Çayeli de geçtiğimiz hafta ilçe öğrenci meclis başkanını belirleyerek temsilcisini seçmiş oldu. Önümüzdeki hafta yani 4 Aralık 2008 günü Rize de İl Öğrenci Meclisi başkanlığı seçiminde bu öğrenci ilçemizi temsil edecek. Her ilçe burada temsilcisini seçtirerek ilimizi 23 Nisan da TBMM’de temsil etme onurunu elde etmek istiyor. Bu haklı bir istek. Sahibine onur veriyor.

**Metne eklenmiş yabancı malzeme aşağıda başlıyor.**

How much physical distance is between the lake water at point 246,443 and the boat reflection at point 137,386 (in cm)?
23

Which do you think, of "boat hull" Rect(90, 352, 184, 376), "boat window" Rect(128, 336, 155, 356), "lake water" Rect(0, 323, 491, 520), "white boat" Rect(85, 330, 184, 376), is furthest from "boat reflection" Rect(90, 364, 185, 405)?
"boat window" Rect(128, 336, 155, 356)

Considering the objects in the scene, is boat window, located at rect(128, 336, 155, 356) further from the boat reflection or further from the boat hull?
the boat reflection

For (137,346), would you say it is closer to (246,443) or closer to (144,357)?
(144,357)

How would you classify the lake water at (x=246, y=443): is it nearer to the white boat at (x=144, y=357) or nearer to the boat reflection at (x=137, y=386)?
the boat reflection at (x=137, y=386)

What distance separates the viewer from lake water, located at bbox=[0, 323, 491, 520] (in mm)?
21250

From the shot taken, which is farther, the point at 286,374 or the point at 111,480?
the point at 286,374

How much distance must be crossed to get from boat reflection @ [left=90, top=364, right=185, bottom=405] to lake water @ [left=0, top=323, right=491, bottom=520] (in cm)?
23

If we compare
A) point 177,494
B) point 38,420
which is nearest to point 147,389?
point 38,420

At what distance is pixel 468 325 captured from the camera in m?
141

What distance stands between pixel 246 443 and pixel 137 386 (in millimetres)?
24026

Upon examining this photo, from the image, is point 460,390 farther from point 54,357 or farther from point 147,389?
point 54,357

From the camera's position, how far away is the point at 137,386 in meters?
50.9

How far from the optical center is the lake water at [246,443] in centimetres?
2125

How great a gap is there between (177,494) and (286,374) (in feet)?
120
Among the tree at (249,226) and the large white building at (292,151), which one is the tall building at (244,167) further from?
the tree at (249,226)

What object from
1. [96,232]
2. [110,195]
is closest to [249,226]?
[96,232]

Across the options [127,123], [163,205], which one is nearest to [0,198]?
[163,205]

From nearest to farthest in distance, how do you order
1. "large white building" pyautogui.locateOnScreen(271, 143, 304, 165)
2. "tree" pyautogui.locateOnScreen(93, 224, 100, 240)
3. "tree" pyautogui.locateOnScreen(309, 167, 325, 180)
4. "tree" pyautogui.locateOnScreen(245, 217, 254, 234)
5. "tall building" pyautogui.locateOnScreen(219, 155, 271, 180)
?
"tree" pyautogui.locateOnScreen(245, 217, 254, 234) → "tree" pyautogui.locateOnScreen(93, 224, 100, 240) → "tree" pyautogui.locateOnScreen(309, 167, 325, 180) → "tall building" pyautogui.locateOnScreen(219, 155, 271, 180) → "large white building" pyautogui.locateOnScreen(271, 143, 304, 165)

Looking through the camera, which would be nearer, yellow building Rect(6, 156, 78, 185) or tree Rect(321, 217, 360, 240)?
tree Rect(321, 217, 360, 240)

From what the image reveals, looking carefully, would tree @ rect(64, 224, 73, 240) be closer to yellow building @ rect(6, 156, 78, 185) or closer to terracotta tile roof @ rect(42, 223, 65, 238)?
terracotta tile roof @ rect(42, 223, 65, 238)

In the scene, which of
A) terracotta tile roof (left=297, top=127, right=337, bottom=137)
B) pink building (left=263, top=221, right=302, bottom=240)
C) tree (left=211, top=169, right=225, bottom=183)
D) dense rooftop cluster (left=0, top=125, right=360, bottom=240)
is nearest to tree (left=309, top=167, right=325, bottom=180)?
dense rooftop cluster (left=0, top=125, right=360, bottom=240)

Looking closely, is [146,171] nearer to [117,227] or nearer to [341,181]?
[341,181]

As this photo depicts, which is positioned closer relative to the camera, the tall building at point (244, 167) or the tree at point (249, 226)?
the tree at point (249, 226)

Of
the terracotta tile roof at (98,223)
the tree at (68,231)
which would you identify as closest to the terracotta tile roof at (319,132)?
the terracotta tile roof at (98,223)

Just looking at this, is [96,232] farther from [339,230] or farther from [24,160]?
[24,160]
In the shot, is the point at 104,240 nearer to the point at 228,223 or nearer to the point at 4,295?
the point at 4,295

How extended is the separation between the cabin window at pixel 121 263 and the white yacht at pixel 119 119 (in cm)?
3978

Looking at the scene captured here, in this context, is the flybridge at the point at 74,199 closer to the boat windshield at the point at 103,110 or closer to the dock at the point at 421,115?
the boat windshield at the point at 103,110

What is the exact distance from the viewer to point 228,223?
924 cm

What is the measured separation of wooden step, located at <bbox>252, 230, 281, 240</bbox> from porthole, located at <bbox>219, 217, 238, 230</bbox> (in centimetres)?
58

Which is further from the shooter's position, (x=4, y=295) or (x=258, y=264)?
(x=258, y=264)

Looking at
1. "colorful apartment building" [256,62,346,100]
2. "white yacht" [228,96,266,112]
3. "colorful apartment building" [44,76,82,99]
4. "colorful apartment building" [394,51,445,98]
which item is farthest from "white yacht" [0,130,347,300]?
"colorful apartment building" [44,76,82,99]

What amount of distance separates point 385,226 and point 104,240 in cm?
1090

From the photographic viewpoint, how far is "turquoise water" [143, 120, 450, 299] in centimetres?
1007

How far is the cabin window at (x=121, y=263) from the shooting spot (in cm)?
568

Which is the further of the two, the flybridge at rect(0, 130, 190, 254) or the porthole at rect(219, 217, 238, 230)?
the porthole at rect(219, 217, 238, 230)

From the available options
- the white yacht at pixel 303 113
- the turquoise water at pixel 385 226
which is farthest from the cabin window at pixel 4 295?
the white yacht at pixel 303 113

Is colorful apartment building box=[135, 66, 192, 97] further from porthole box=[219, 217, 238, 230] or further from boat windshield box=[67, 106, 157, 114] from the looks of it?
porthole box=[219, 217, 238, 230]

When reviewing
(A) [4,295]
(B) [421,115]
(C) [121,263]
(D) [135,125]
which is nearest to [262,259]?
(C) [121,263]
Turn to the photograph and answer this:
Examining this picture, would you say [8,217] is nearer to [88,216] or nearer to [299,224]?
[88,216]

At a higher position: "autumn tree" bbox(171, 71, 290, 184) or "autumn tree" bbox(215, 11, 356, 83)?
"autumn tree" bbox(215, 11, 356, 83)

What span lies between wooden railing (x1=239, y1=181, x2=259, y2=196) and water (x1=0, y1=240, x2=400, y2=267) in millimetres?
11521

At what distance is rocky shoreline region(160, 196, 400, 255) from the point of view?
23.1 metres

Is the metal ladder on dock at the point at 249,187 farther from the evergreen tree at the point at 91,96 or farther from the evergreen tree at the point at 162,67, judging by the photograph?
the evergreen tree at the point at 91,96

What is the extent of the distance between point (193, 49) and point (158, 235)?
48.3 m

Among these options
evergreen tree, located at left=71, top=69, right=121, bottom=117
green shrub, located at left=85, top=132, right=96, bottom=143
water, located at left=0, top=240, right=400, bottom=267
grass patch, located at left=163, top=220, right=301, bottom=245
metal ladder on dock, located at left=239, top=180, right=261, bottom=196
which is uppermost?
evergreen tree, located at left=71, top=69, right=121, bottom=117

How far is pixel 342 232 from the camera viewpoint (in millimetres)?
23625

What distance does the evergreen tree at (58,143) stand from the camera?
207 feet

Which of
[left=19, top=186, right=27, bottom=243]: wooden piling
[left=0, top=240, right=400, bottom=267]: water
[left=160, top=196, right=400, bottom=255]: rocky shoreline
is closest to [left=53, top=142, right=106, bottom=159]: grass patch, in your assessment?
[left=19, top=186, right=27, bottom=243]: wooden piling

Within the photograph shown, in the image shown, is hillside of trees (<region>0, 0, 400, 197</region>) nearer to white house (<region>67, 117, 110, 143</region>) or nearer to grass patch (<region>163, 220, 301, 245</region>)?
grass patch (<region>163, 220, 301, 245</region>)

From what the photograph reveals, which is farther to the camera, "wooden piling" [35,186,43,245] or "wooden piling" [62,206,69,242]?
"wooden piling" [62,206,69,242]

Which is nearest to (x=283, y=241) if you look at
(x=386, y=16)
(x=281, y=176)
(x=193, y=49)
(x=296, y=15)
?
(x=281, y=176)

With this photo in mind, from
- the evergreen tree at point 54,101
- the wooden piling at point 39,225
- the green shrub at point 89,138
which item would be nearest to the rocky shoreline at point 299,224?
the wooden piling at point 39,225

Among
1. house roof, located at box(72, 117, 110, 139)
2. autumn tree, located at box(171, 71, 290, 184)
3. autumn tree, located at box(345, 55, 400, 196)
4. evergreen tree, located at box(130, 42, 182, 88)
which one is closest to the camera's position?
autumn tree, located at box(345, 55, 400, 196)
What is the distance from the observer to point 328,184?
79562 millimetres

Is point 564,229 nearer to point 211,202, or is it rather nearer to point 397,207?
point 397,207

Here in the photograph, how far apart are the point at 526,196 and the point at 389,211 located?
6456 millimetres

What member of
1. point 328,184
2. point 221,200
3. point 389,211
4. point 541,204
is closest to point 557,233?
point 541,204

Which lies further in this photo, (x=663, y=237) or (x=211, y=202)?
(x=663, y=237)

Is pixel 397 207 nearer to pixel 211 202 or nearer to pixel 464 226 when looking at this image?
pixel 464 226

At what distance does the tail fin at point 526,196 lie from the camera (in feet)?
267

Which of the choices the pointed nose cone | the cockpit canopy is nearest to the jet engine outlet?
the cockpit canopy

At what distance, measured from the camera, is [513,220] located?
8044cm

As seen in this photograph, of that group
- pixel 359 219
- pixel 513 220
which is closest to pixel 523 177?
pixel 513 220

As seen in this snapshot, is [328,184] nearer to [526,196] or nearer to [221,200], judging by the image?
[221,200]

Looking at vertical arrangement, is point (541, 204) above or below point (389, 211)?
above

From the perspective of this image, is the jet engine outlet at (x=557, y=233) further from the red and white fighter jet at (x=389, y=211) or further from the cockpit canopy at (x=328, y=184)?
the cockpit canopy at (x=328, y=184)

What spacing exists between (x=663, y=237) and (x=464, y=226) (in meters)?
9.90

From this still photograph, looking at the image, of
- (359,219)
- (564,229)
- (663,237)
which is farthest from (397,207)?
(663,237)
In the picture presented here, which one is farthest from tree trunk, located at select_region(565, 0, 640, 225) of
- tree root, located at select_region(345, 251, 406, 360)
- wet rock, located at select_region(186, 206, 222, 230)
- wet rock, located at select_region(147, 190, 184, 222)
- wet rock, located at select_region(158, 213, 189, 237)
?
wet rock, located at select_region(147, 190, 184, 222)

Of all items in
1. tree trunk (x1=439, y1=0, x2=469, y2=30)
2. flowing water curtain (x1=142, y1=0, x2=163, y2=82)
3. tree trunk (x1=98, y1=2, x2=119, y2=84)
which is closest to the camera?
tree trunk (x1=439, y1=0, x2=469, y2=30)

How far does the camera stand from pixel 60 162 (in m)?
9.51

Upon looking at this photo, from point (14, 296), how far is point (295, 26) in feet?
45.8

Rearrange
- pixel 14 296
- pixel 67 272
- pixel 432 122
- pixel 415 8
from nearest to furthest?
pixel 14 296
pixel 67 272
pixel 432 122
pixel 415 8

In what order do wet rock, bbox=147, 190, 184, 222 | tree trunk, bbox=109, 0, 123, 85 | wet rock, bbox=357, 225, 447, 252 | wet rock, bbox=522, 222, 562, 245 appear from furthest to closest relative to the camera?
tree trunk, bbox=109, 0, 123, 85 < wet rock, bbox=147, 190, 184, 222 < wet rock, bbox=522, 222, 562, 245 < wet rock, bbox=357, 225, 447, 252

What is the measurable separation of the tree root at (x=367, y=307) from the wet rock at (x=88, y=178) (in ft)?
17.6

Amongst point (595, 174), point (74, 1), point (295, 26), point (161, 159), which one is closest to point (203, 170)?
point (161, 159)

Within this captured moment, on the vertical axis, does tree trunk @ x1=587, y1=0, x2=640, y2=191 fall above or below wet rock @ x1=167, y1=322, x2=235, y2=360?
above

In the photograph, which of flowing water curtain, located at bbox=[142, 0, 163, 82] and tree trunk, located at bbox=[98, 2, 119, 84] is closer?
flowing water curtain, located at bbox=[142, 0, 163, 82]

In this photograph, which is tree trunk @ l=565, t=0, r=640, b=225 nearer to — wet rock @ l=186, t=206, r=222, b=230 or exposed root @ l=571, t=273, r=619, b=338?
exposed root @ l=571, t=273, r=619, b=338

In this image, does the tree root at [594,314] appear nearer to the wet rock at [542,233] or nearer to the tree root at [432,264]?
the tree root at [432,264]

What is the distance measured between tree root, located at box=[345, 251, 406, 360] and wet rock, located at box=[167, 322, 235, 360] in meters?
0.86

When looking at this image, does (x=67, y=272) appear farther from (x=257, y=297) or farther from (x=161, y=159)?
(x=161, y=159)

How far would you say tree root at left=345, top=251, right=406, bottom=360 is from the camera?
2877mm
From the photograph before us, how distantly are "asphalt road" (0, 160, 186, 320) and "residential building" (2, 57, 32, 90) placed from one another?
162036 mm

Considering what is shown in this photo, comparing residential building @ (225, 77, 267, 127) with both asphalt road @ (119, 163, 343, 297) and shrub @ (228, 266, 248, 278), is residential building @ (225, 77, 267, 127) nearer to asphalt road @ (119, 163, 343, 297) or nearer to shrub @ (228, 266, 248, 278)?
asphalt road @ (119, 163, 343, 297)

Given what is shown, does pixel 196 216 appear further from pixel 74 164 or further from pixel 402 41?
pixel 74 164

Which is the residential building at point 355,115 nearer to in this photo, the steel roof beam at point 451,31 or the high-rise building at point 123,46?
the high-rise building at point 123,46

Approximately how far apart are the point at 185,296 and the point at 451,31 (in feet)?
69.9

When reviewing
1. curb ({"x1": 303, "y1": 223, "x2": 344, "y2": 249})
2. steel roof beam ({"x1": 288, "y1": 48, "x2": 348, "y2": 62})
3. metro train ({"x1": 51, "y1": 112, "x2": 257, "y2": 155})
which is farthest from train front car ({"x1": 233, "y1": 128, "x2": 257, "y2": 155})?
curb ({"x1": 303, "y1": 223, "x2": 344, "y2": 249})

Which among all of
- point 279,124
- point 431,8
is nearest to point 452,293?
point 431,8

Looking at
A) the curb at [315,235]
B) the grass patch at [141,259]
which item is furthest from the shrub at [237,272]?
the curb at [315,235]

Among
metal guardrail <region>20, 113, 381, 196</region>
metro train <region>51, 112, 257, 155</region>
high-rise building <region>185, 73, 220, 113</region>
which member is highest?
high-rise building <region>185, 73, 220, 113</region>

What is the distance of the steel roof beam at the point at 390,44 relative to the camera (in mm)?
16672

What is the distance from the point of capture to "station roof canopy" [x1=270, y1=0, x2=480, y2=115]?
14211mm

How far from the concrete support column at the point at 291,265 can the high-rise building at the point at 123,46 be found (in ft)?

Bu isteğin sebep olduğu rekabet ortamı okul, ilçe veya il temsilciliğini işlev noktasında gölgeleyerek çalışmalarından çok anlamını ön plana çıkarıyor. Belki bu yüzden çalışma amacından uzaklaşarak dar düşünce kalıpları içerisine hapsolup yozlaşıyor. İlçe veya il temsilcisini çıkardıktan sonra işin bittiğini düşünen yetişkinlerin temsilci seçilmeyi başlangıçtan çok bir son olarak gören kısır anlayışı yüzünden bu kurum bir türlü derinleşemiyor. Bugün kimin seçileceğinden çok seçilenin neler yapacağı konusunda tartışıyor olmayı dilerdik. Ne var ki mevcut tabloya baktığımızda buna imkân göremiyoruz.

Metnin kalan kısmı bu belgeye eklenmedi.